Items from a data source:

***

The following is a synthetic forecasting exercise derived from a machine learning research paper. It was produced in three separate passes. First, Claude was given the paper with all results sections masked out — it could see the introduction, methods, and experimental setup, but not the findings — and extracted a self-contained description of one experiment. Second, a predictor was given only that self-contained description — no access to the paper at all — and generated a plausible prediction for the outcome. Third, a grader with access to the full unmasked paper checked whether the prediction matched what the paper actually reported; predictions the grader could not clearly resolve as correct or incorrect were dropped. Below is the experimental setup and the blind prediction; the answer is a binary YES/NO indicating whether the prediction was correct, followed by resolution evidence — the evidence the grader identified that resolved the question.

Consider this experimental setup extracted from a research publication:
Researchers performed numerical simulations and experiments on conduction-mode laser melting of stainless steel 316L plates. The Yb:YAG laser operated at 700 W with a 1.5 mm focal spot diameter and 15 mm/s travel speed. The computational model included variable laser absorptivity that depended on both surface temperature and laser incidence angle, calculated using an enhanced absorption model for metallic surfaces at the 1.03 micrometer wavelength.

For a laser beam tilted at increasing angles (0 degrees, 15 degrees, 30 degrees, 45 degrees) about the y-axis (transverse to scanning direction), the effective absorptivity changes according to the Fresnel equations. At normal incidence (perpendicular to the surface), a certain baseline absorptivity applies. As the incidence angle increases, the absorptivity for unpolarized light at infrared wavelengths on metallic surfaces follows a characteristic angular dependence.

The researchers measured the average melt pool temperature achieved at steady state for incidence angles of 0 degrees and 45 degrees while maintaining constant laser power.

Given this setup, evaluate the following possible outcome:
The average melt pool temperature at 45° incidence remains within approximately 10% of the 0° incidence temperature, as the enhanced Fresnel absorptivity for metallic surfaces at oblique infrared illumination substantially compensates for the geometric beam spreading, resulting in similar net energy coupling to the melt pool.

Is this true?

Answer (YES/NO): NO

***

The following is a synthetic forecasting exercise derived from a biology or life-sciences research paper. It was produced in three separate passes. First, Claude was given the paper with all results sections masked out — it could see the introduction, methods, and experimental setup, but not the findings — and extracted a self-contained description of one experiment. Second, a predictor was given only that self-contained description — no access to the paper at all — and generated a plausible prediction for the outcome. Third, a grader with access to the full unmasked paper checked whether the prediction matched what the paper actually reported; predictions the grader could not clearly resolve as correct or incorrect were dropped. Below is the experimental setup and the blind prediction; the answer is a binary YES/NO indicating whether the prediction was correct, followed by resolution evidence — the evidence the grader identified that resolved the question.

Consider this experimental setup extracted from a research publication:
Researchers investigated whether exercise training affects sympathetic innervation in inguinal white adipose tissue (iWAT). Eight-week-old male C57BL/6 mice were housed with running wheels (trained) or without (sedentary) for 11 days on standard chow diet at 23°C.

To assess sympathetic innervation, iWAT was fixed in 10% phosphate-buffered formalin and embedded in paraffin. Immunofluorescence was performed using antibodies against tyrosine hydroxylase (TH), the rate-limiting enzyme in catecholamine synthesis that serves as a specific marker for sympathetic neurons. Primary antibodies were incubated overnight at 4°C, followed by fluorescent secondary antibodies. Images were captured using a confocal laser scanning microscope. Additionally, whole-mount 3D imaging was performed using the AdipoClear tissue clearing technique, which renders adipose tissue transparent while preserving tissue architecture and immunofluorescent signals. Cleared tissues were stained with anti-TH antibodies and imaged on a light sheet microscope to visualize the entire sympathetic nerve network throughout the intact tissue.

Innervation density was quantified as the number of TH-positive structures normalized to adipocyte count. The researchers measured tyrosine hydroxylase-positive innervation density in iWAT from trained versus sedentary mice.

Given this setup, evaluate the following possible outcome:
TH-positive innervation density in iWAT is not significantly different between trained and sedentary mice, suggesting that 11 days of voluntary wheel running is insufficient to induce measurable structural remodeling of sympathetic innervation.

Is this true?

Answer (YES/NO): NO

***

Lines that hold "pool" are the ones to copy, so pick each out from the data.

The researchers measured the average melt pool temperature achieved at steady state for incidence angles of 0 degrees and 45 degrees while maintaining constant laser power.
The average melt pool temperature at 45° incidence remains within approximately 10% of the 0° incidence temperature, as the enhanced Fresnel absorptivity for metallic surfaces at oblique infrared illumination substantially compensates for the geometric beam spreading, resulting in similar net energy coupling to the melt pool.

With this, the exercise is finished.